- [Prompt]:
Please copy each line in the records below that contains the string "camera".

Data entries:
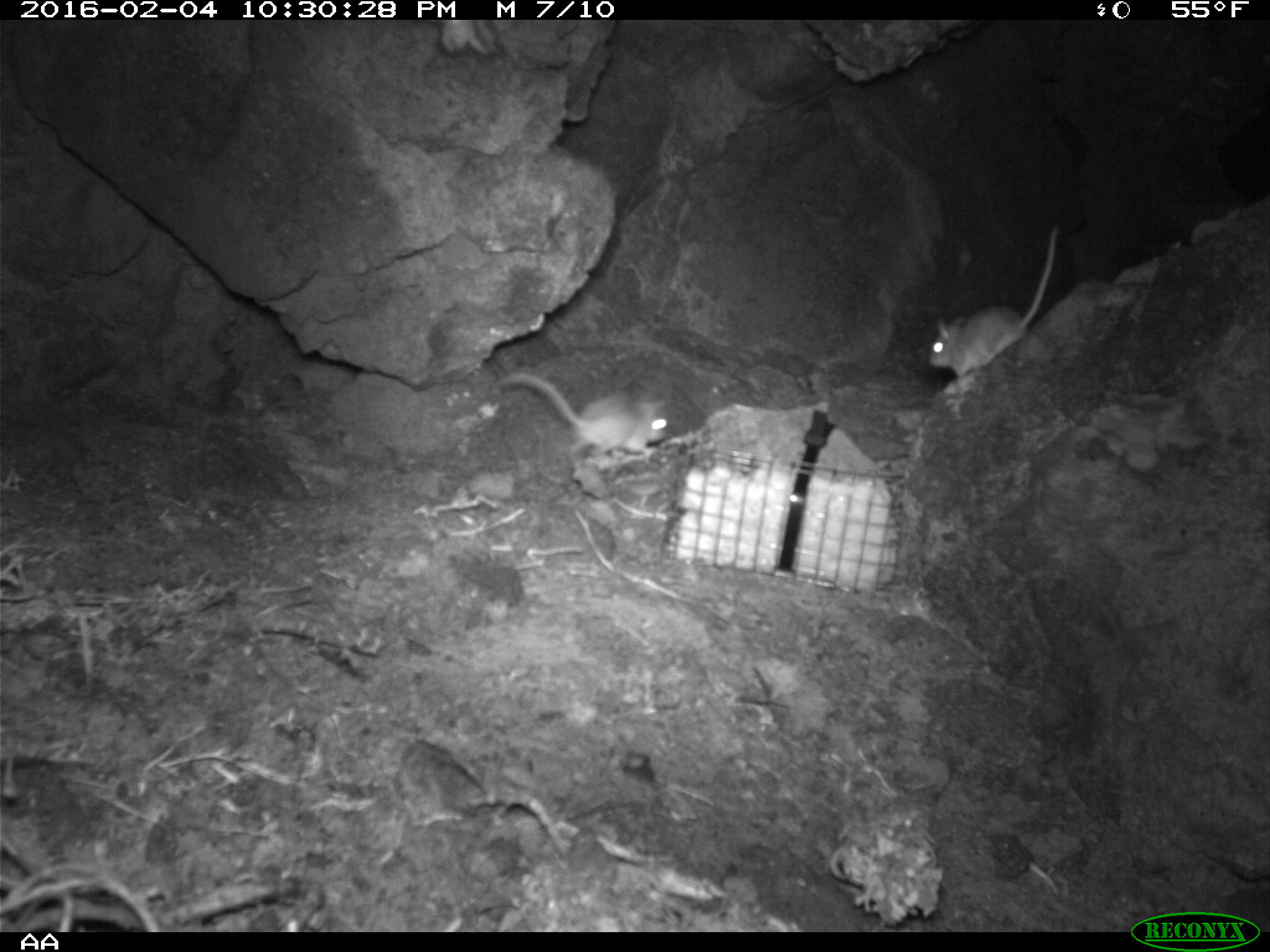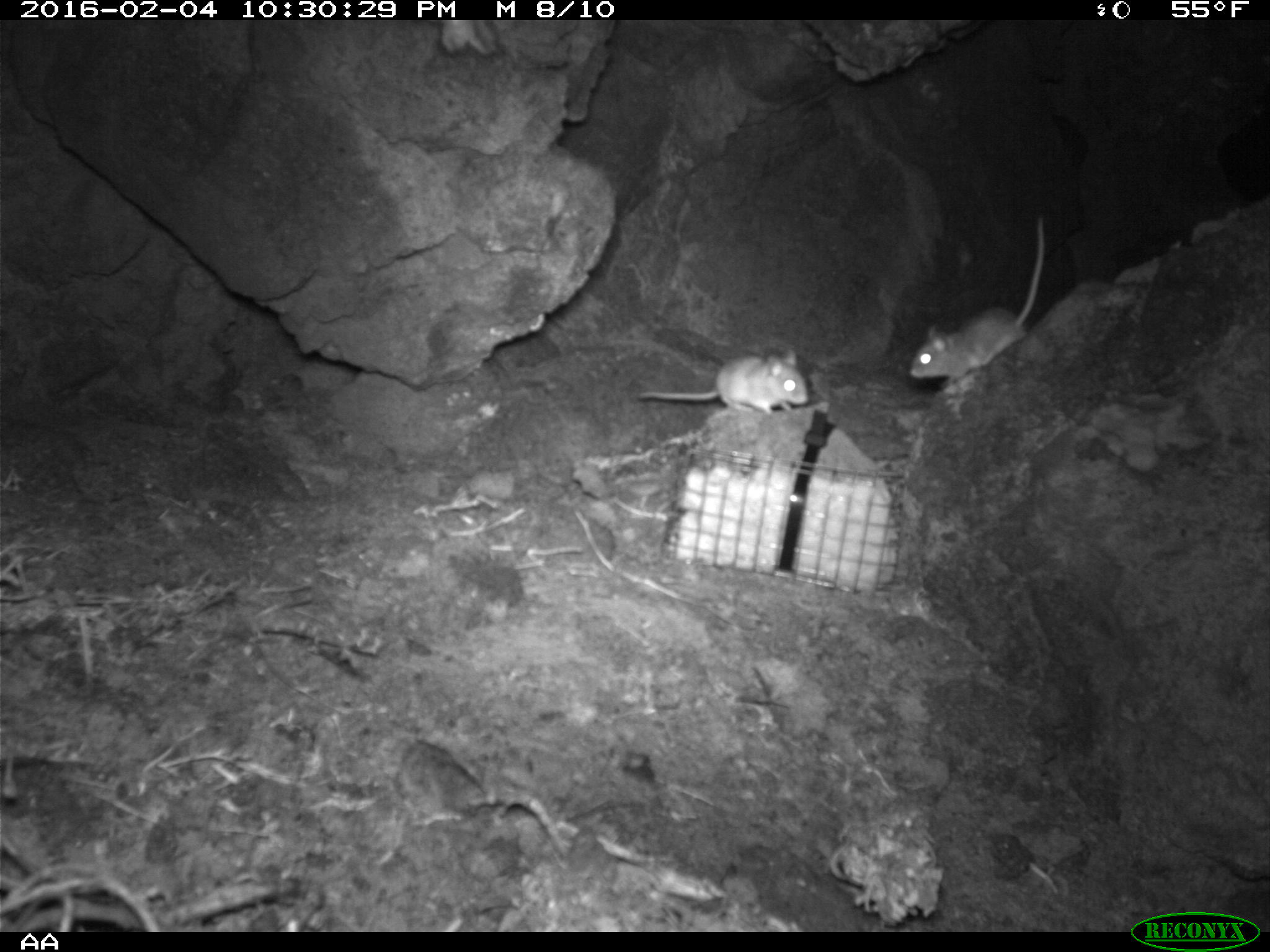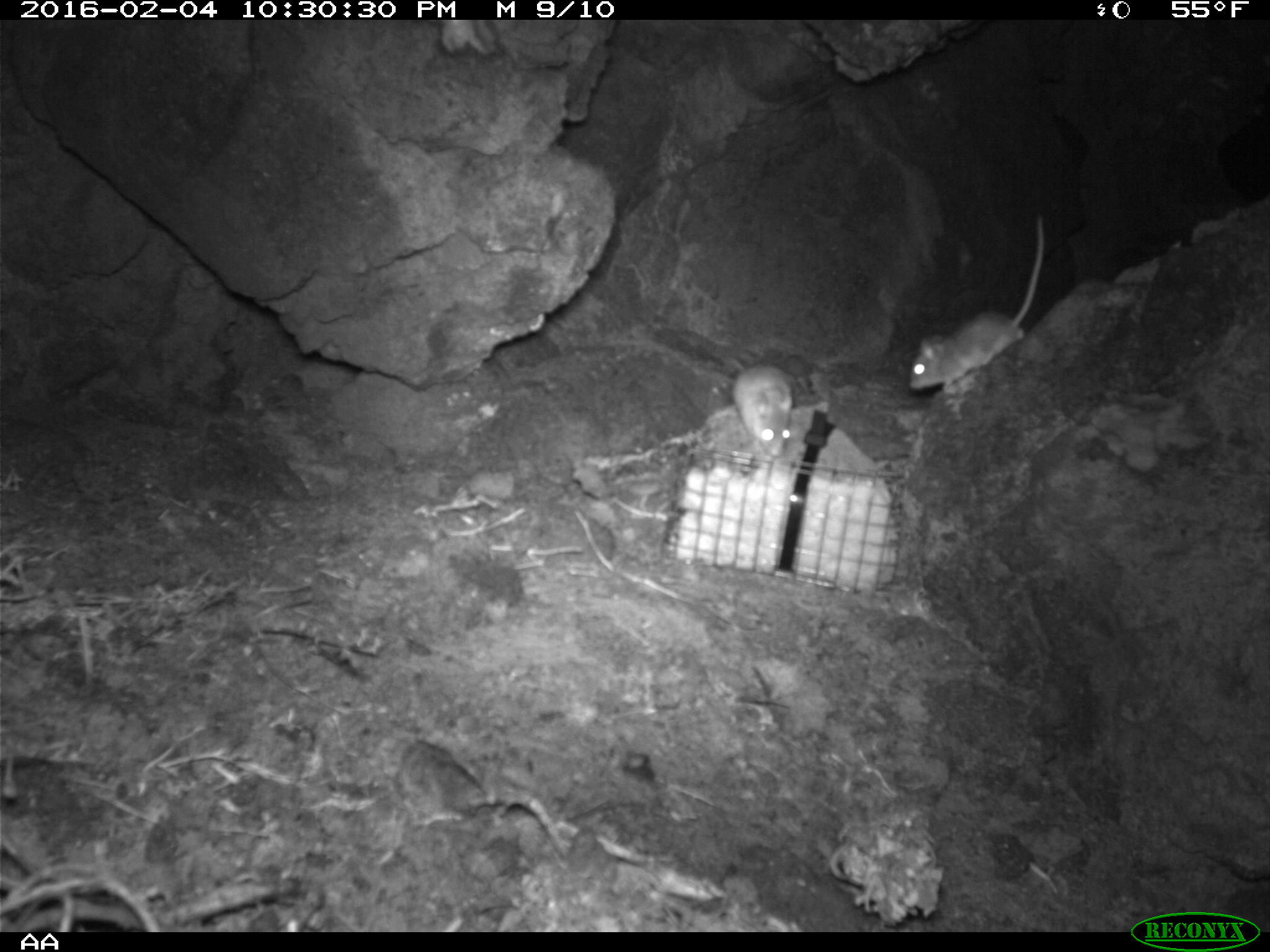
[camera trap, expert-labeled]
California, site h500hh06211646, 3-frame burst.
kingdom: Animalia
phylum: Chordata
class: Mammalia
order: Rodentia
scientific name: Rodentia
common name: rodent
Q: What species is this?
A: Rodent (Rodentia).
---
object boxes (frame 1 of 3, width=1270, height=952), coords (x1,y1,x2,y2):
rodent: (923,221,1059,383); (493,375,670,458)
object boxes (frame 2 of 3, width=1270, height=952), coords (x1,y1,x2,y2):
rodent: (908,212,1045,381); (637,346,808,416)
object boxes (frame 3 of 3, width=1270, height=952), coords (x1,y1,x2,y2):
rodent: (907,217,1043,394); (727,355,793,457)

* * *

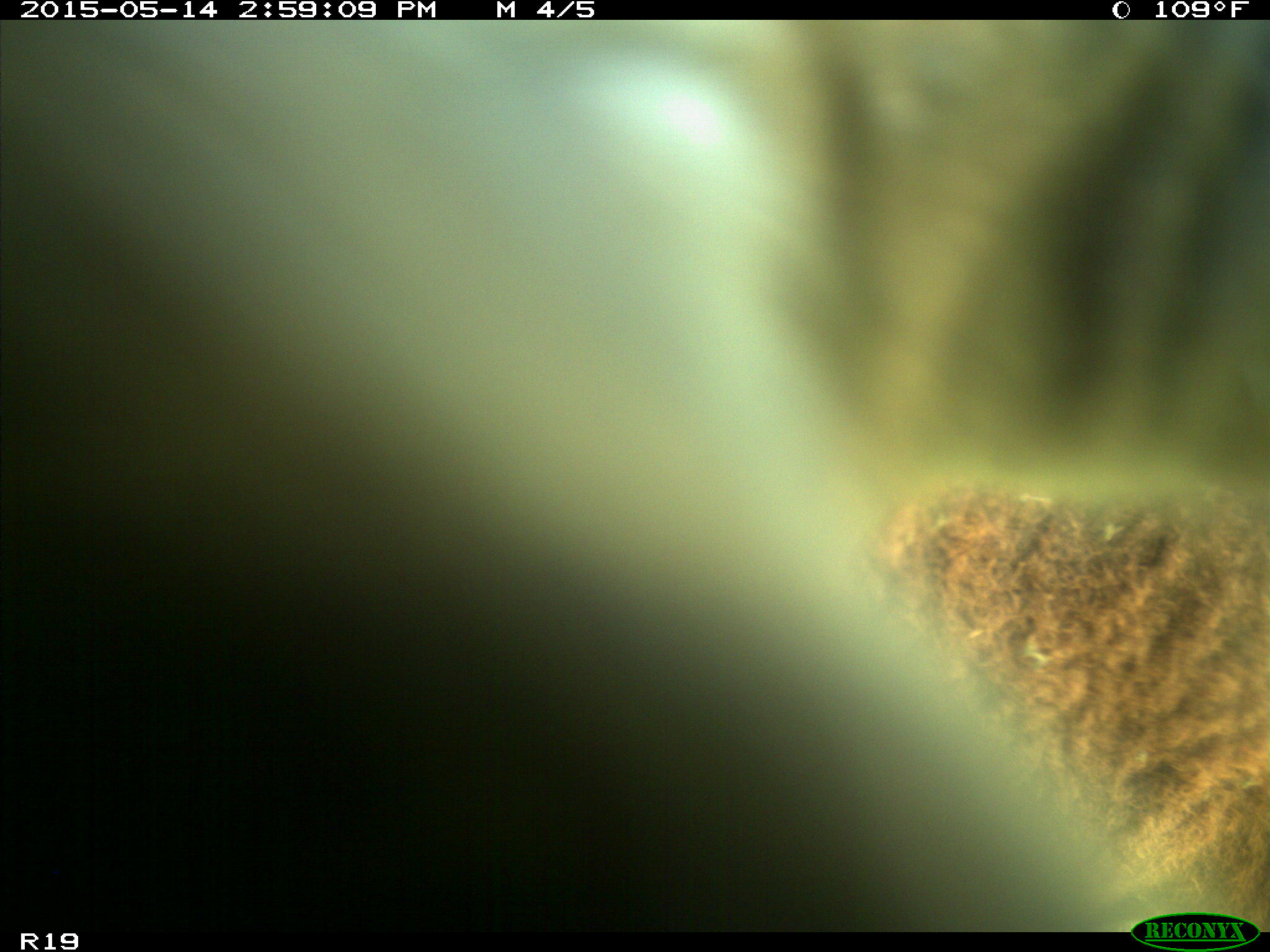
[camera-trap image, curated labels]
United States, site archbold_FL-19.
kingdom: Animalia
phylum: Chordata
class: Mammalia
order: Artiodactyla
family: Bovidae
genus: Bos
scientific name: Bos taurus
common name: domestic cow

- [Solution below]:
[camera trap, expert-labeled]
[camera-trap image, curated labels]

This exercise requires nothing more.